■ Data extract:
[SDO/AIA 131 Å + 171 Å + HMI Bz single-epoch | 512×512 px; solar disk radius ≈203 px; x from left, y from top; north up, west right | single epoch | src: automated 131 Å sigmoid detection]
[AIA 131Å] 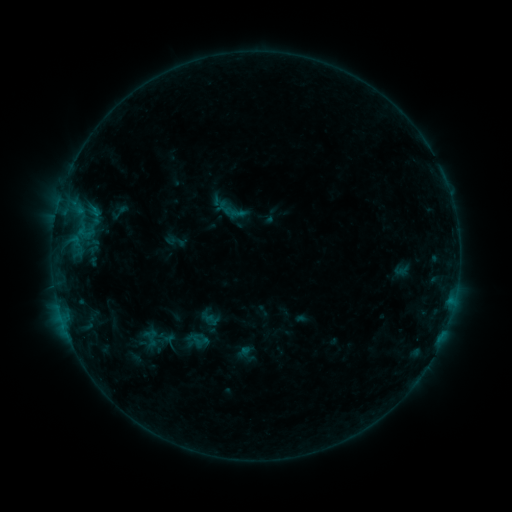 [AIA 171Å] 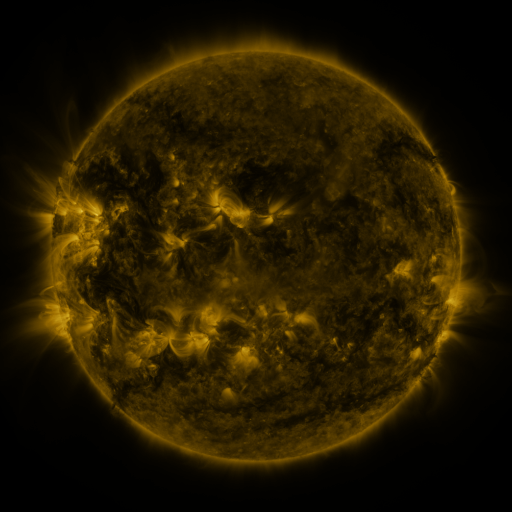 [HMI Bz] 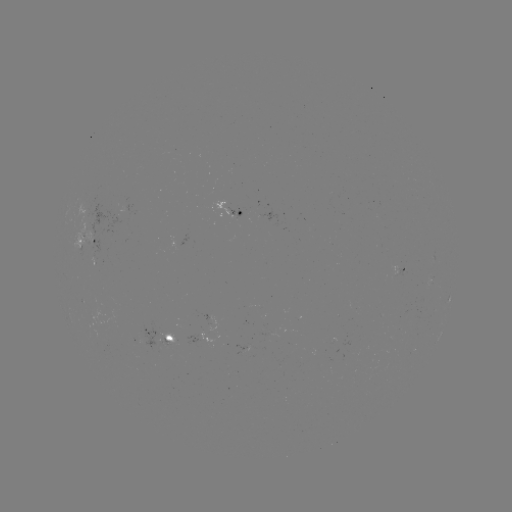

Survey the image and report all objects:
sigmoid: (119, 212)
sigmoid: (198, 340)
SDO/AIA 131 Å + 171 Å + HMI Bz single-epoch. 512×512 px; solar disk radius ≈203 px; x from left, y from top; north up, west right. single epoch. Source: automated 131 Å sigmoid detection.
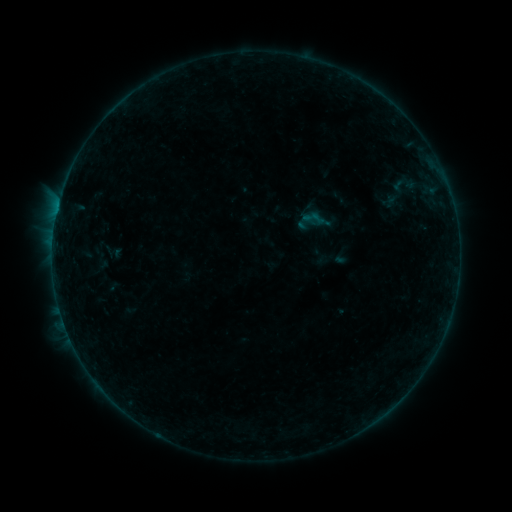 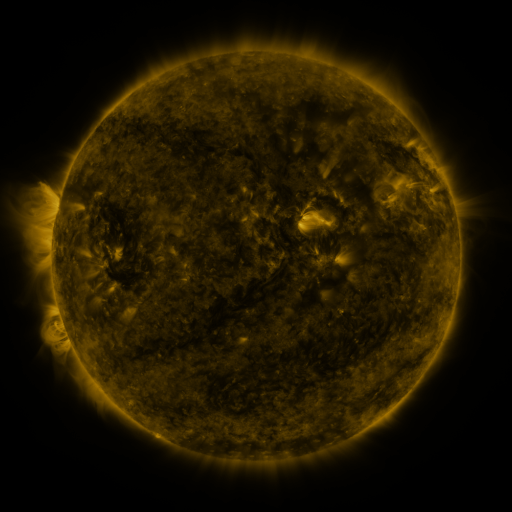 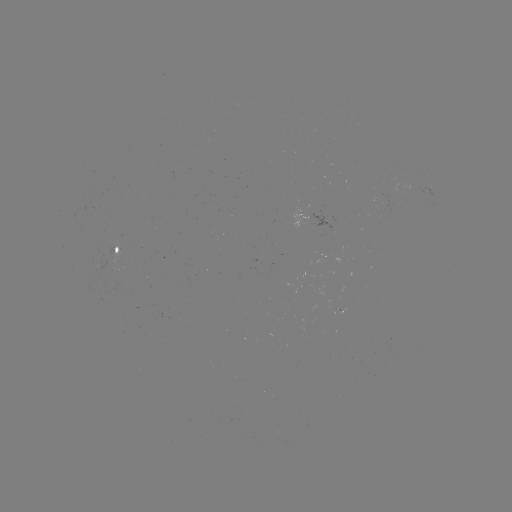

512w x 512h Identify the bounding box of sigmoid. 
[365, 161, 437, 221].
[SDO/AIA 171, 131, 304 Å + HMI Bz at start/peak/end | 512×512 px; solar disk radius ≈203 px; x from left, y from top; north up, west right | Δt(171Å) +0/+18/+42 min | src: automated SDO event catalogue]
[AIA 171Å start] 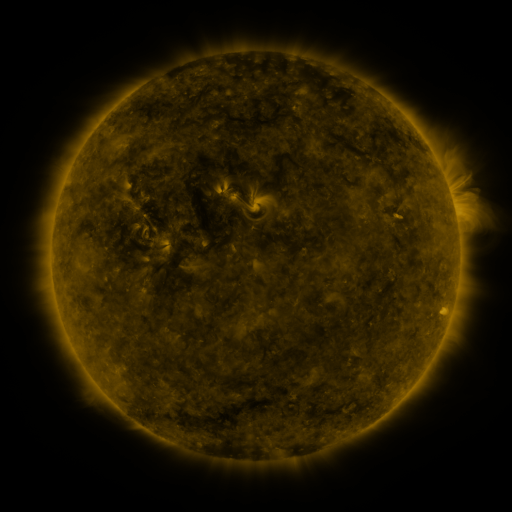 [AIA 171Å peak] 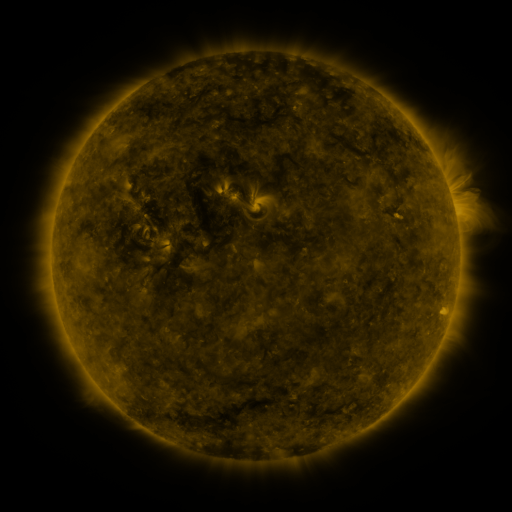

■ Given exercise: Copy word for word the part of the material that opens with the line containing "SDO/AIA 131 Å + 171 Å + HMI Bz single-epoch." and closes with the line containing "[365, 161, 437, 221].", both lines included, and leave the pictures out of your copy.

■ Correct output:
SDO/AIA 131 Å + 171 Å + HMI Bz single-epoch. 512×512 px; solar disk radius ≈203 px; x from left, y from top; north up, west right. single epoch. Source: automated 131 Å sigmoid detection.

512w x 512h Identify the bounding box of sigmoid. 
[365, 161, 437, 221].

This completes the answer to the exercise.